The researchers are Anthony Samsel,an independent scientist who has worked as a consultant to the EPA on arsenic pollution and to the U.S. Coast Guard on chemical hazard response, and Stephanie Seneff, senior research scientist at MIT. They analyzed close to 300 studies on the relationship between glysophate, the active ingredient in the widely-used herbicide Roundup, and gluten intolerance/celiac disease. The scientists conclude that glyphosate residues in our food are responsible for this epidemic, which already affects 5% of the USA population.
In the 1980s, Scottish farmers discovered that spraying Roundup on their wheat and barley crops 7-14 days before harvest guaranteed their crops would dry evenly before starting the harvesting operation. This is known as dessicating the grain. The practice spread to major grain-growing areas in the US and Canada where a damp climate may hinder harvest. Now the list of common foods dessicated with Roundup includes wheat, oats, barley, many kinds of beans, lentils, corn, rye, flax, triticale, buckwheat, peas, sunflower seeds, canola, sugar beets, millet and potatoes. Drenched with the herbicide, those foods inevitably have dry Roundup residues on them. Most of our food is contaminated – yes, even animals and poultry, since the Roundup residues in their feed pass on to us.
No one paid attention to Samsel and Seneff’s study at the time it was published except for Mother Earth News and The Healthy Home Economist. But in 2015, glyphosate was recognized as “probably carcinogenic” by the World Health Organization. And in August 2018, Monsanto, Roundup’s manufacturer, was ordered to pay $289 million to a California groundsworker who was diagnosed with terminal non-Hodgkin lymphoma after having mixed and sprayed hundreds of gallons of the weed killer as part of his duties. Suddenly, glyphosate is on everyone’s lips.
But glyphosate has literally been on our lips since the 1990s, when spraying Roundup on crops became almost universal. The authors of the study note that the numbers of patients diagnosed with gluten intolerance/celiac disease has risen together with the agricultural use of glyphosate.
Comparing gluten antibodies in frozen immune serum obtained between 1948-1954 to those of the modern population, researchers found that celiac disease has quadrupled.
According to the Samsel and Seneff the symptoms of glyphosate exposure closely resemble the symptoms of gluten intolerance/celiac.
“Celiac disease is associated with imbalances in gut bacteria that can be fully explained by the known effects of glyphosate on gut bacteria,” they write.
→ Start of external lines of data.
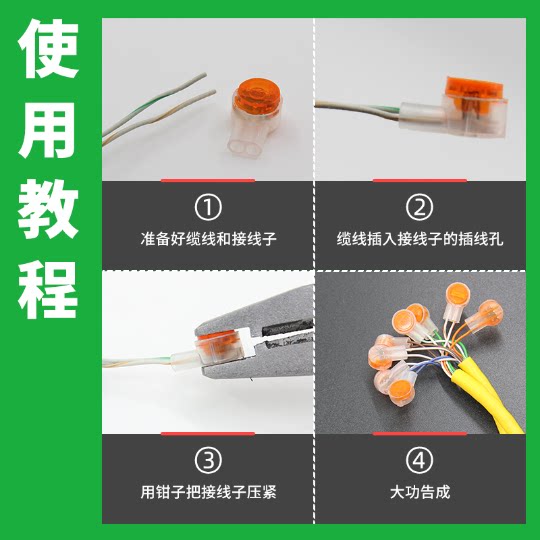 使用教程

①
准备好缆线和接线子

②
缆线插入接线子的插线孔

③
用钳子把接线子压紧

④
大功告成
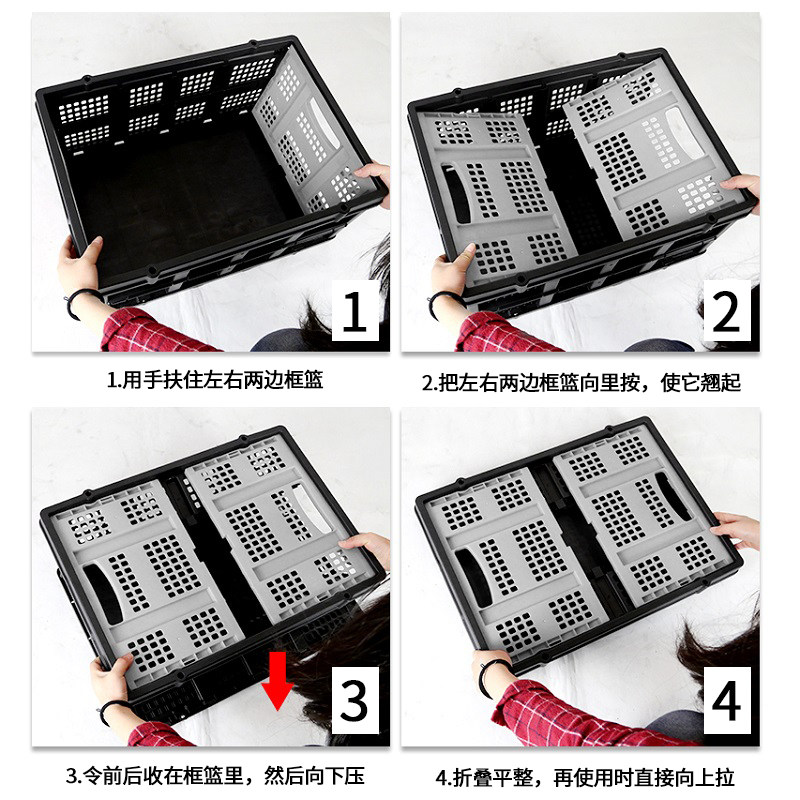 1

1.用手扶住左右两边框篮

2

2.把左右两边框篮向里按，使它翘起

3

3.令前后收在框篮里，然后向下压

4

4.折叠平整，再使用时直接向上拉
Also, deficiencies in enzymes, metals, and amino acids that characterize celiac disease are proved to appear with exposure to glyphosate.
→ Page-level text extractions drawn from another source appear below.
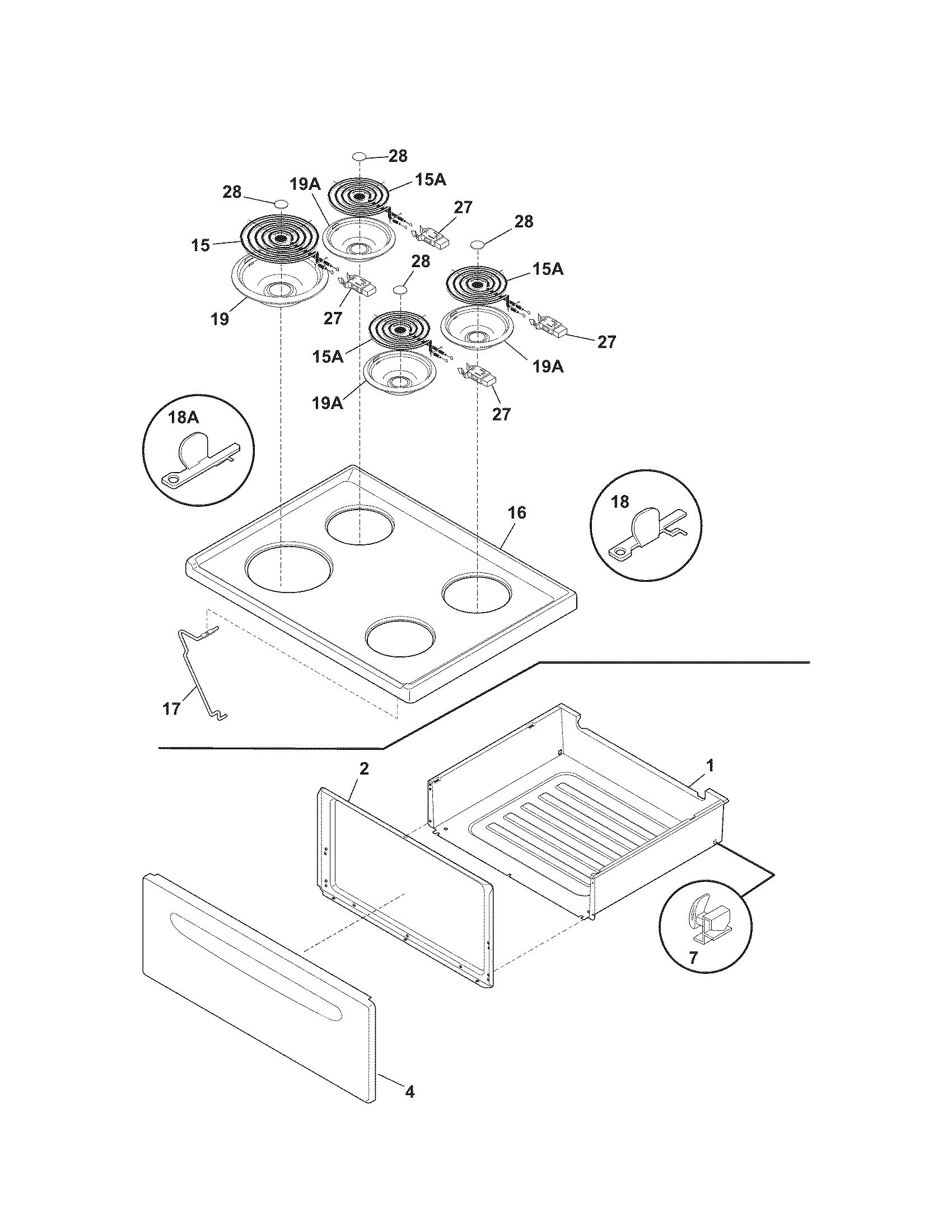 28
28
19A
15A
27
28
15
28
15A
19
27
27
15A
19A
19A
27
18A
16
18
17
2
1
7
4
“Celiac disease patients also have a known increased risk for non-Hodgkin’s lymphoma, which has also been implicated in glyphosate exposure,” they warn. “The incidence of non-Hodgkins lymphoma has increased rapidly in most Western countries over the last few decades. Statistics from the American Cancer Society show an 80% increase since the early 1970’s, when glyphosate was first introduced on the market.”
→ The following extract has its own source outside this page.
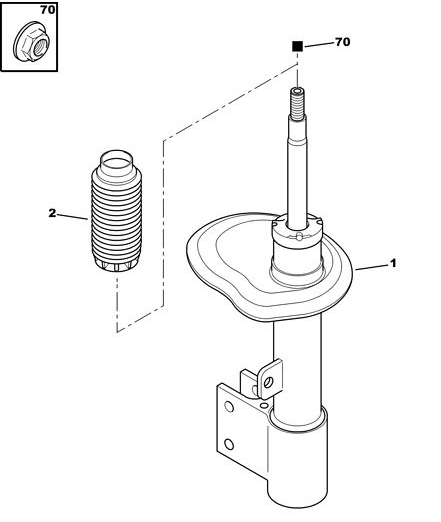 70

70

2

1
They wind up with a dire warning about the effect of Roundup residues on our families.
“Reproductive issues associated with celiac disease, such as infertility, miscarriages, and birth defects, can also be explained by glyphosate.”
So it doesn’t seem that gluten is the big culprit for celiac symptoms; it’s Roundup. Some farmers admit to feeling uneasy about spraying crops with Roundup, but it doesn’t look like agro-business is going to mandate stopping its use any time soon. Apart from dessicating the crops for an easier, ample harvest, Roundup kills weeds off. Without it, farmers will have to go back to plowing the land and digging weeds out by hand, which is they fear will set agriculture back by decades. Many also fear losing part of their crops to damp. Roundup is also widely used in managing fruit orchards and grape vines; even in managing forestry.
The solution: go organic. It’s the only way, these days.